Records drawn from a dataset:
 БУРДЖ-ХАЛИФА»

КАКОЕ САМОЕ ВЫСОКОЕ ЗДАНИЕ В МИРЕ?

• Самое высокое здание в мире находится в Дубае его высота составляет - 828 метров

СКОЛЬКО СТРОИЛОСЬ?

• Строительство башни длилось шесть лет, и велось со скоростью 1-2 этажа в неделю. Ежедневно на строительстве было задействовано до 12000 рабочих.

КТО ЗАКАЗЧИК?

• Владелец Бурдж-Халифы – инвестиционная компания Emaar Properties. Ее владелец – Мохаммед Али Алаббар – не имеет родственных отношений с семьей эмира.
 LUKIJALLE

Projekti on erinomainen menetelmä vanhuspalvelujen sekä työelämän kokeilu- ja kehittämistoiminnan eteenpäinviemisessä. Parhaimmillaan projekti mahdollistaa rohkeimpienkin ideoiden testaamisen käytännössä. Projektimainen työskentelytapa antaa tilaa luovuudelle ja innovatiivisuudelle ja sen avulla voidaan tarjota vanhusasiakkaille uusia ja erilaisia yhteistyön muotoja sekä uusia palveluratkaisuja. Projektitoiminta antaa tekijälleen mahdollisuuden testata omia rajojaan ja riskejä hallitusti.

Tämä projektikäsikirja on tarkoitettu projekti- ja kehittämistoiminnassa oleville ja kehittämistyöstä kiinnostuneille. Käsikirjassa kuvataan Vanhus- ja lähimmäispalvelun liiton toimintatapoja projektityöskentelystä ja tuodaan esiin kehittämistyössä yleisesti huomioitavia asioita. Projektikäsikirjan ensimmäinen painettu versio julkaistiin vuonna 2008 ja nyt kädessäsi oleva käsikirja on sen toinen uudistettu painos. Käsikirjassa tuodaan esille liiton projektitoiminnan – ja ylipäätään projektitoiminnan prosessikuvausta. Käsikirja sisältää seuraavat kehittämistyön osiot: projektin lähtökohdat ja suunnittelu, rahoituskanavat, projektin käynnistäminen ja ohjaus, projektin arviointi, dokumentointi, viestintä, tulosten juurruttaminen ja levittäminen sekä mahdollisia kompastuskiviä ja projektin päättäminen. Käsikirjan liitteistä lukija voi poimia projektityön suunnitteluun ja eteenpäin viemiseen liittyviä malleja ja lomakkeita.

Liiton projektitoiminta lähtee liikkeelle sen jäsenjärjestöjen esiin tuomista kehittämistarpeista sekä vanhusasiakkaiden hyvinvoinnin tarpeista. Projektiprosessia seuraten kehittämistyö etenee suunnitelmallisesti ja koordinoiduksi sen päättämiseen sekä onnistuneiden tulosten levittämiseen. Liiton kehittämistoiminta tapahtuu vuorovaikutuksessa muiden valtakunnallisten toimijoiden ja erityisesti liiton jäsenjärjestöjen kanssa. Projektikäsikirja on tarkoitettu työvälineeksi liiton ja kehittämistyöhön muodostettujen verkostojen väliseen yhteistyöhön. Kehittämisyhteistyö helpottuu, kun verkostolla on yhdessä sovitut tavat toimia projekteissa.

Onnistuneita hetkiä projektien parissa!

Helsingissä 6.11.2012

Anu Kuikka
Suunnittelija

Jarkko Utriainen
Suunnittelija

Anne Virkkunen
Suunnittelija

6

▶ [What is needed]
All records are to be printed again, exactly and completely.

▶ [Finished exercise]
 БУРДЖ-ХАЛИФА»

КАКОЕ САМОЕ ВЫСОКОЕ ЗДАНИЕ В МИРЕ?

• Самое высокое здание в мире находится в Дубае его высота составляет - 828 метров

СКОЛЬКО СТРОИЛОСЬ?

• Строительство башни длилось шесть лет, и велось со скоростью 1-2 этажа в неделю. Ежедневно на строительстве было задействовано до 12000 рабочих.

КТО ЗАКАЗЧИК?

• Владелец Бурдж-Халифы – инвестиционная компания Emaar Properties. Ее владелец – Мохаммед Али Алаббар – не имеет родственных отношений с семьей эмира.
 LUKIJALLE

Projekti on erinomainen menetelmä vanhuspalvelujen sekä työelämän kokeilu- ja kehittämistoiminnan eteenpäinviemisessä. Parhaimmillaan projekti mahdollistaa rohkeimpienkin ideoiden testaamisen käytännössä. Projektimainen työskentelytapa antaa tilaa luovuudelle ja innovatiivisuudelle ja sen avulla voidaan tarjota vanhusasiakkaille uusia ja erilaisia yhteistyön muotoja sekä uusia palveluratkaisuja. Projektitoiminta antaa tekijälleen mahdollisuuden testata omia rajojaan ja riskejä hallitusti.

Tämä projektikäsikirja on tarkoitettu projekti- ja kehittämistoiminnassa oleville ja kehittämistyöstä kiinnostuneille. Käsikirjassa kuvataan Vanhus- ja lähimmäispalvelun liiton toimintatapoja projektityöskentelystä ja tuodaan esiin kehittämistyössä yleisesti huomioitavia asioita. Projektikäsikirjan ensimmäinen painettu versio julkaistiin vuonna 2008 ja nyt kädessäsi oleva käsikirja on sen toinen uudistettu painos. Käsikirjassa tuodaan esille liiton projektitoiminnan – ja ylipäätään projektitoiminnan prosessikuvausta. Käsikirja sisältää seuraavat kehittämistyön osiot: projektin lähtökohdat ja suunnittelu, rahoituskanavat, projektin käynnistäminen ja ohjaus, projektin arviointi, dokumentointi, viestintä, tulosten juurruttaminen ja levittäminen sekä mahdollisia kompastuskiviä ja projektin päättäminen. Käsikirjan liitteistä lukija voi poimia projektityön suunnitteluun ja eteenpäin viemiseen liittyviä malleja ja lomakkeita.

Liiton projektitoiminta lähtee liikkeelle sen jäsenjärjestöjen esiin tuomista kehittämistarpeista sekä vanhusasiakkaiden hyvinvoinnin tarpeista. Projektiprosessia seuraten kehittämistyö etenee suunnitelmallisesti ja koordinoiduksi sen päättämiseen sekä onnistuneiden tulosten levittämiseen. Liiton kehittämistoiminta tapahtuu vuorovaikutuksessa muiden valtakunnallisten toimijoiden ja erityisesti liiton jäsenjärjestöjen kanssa. Projektikäsikirja on tarkoitettu työvälineeksi liiton ja kehittämistyöhön muodostettujen verkostojen väliseen yhteistyöhön. Kehittämisyhteistyö helpottuu, kun verkostolla on yhdessä sovitut tavat toimia projekteissa.

Onnistuneita hetkiä projektien parissa!

Helsingissä 6.11.2012

Anu Kuikka
Suunnittelija

Jarkko Utriainen
Suunnittelija

Anne Virkkunen
Suunnittelija

6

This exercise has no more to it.